--- START OF DATA RECORDS ---
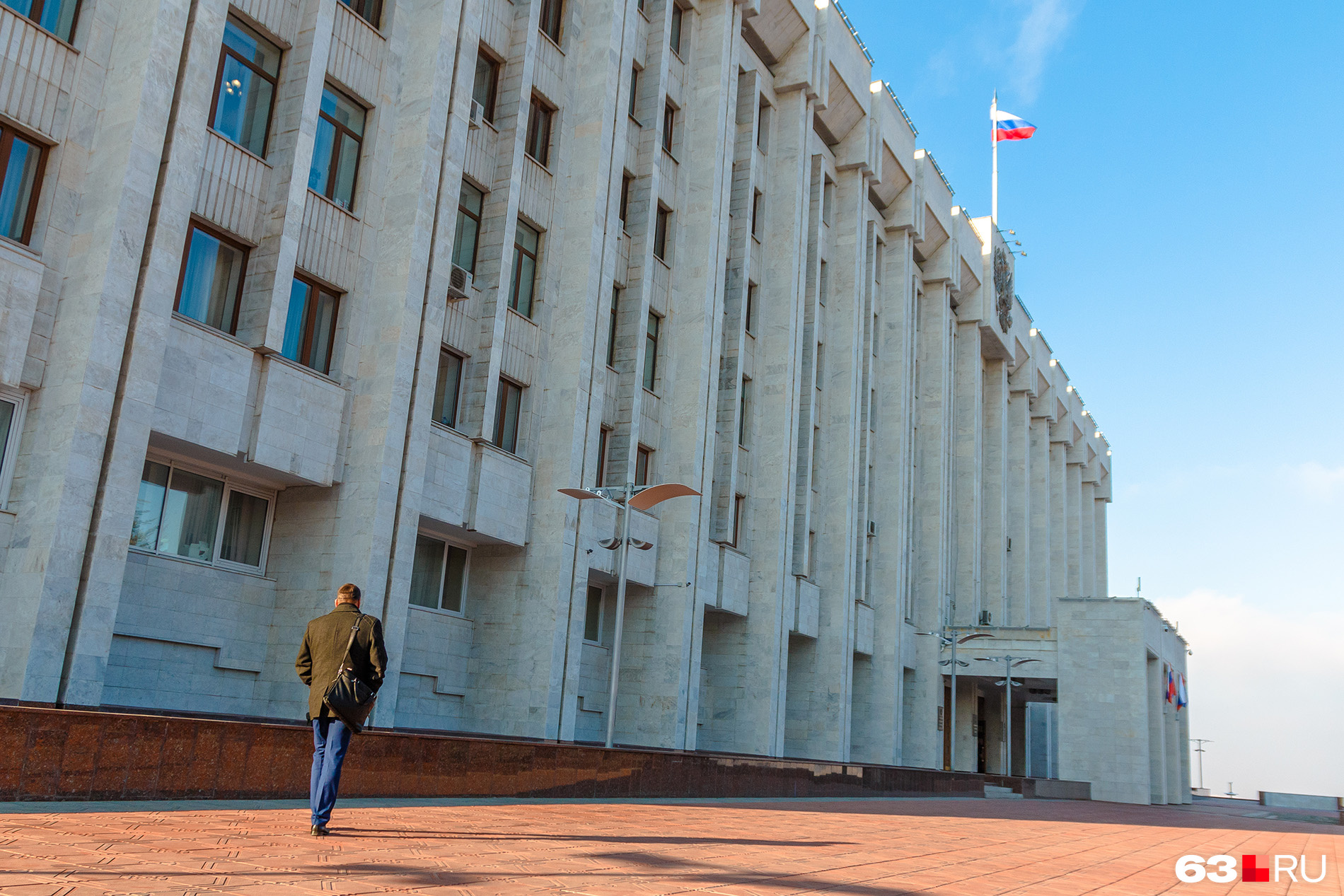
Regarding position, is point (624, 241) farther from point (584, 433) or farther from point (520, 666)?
point (520, 666)

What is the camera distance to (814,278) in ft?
117

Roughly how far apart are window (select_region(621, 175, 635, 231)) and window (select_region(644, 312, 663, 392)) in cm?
253

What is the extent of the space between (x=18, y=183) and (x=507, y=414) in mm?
10604

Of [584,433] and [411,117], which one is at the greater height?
[411,117]

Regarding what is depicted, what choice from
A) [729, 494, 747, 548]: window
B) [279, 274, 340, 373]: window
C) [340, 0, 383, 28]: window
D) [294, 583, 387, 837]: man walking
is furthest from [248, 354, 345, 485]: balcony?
[729, 494, 747, 548]: window

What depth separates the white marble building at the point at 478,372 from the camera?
47.6ft

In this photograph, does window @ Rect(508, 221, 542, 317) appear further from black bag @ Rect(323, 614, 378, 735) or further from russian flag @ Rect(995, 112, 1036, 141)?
russian flag @ Rect(995, 112, 1036, 141)

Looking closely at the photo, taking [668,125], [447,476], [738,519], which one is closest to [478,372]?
[447,476]

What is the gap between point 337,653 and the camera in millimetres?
7953

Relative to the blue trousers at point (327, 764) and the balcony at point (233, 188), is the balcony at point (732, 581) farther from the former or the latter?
the blue trousers at point (327, 764)

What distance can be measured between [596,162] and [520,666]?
1134 centimetres

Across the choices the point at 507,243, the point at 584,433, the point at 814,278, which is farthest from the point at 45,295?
the point at 814,278

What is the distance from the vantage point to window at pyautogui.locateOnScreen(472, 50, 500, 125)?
74.5 feet

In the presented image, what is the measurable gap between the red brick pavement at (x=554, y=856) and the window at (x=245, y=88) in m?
11.8
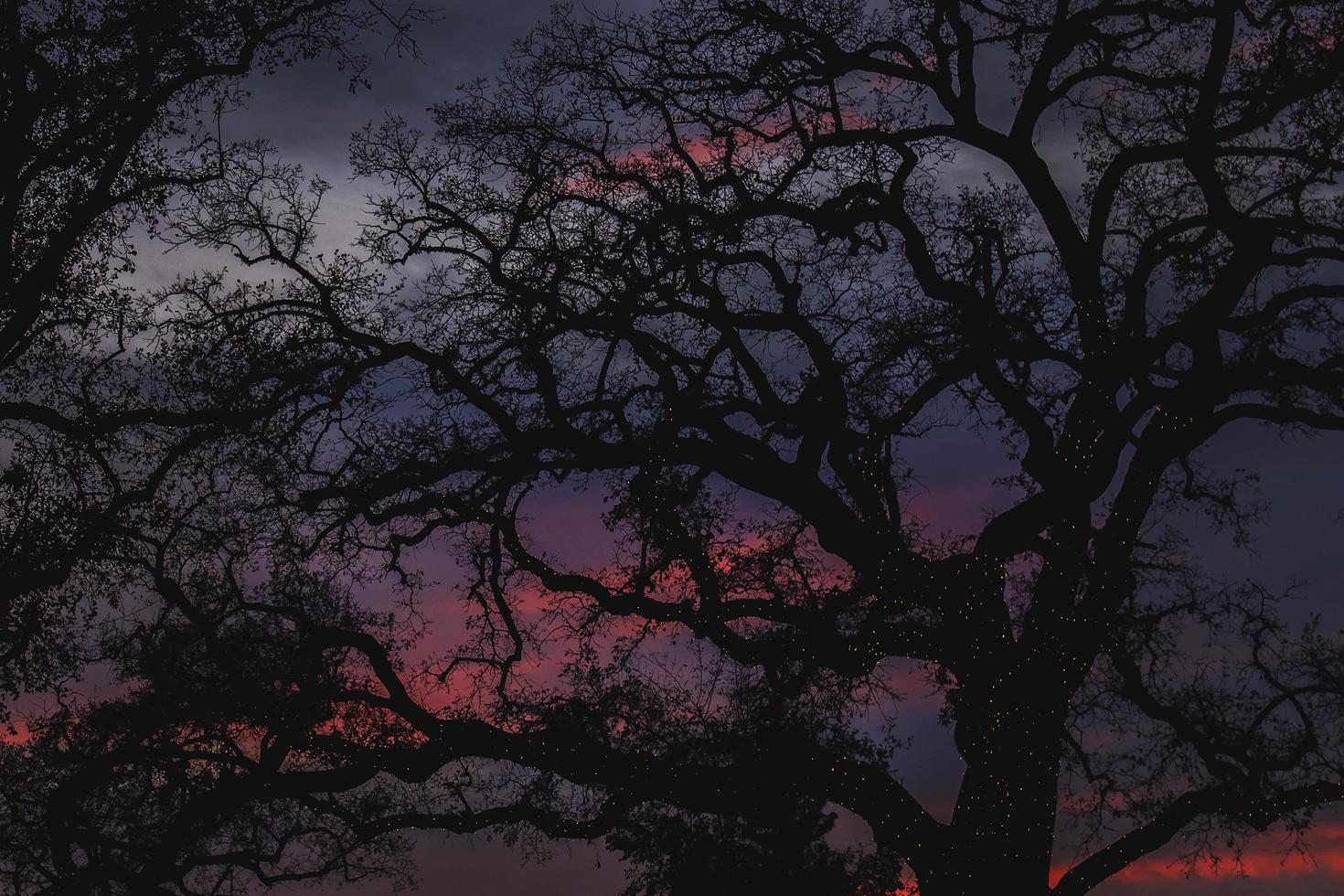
--- END OF DATA RECORDS ---
**WHAT THE TASK ASKS:** Can you recast the stretch from the line containing "What is the distance" through the end of the records as a JSON list of strings, one per line, with blank lines and pictures left out?

**WRITTEN ANSWER:**
[
  "What is the distance from the vantage point to window at pyautogui.locateOnScreen(472, 50, 500, 125)?",
  "74.5 feet",
  "In the presented image, what is the measurable gap between the red brick pavement at (x=554, y=856) and the window at (x=245, y=88) in m?",
  "11.8"
]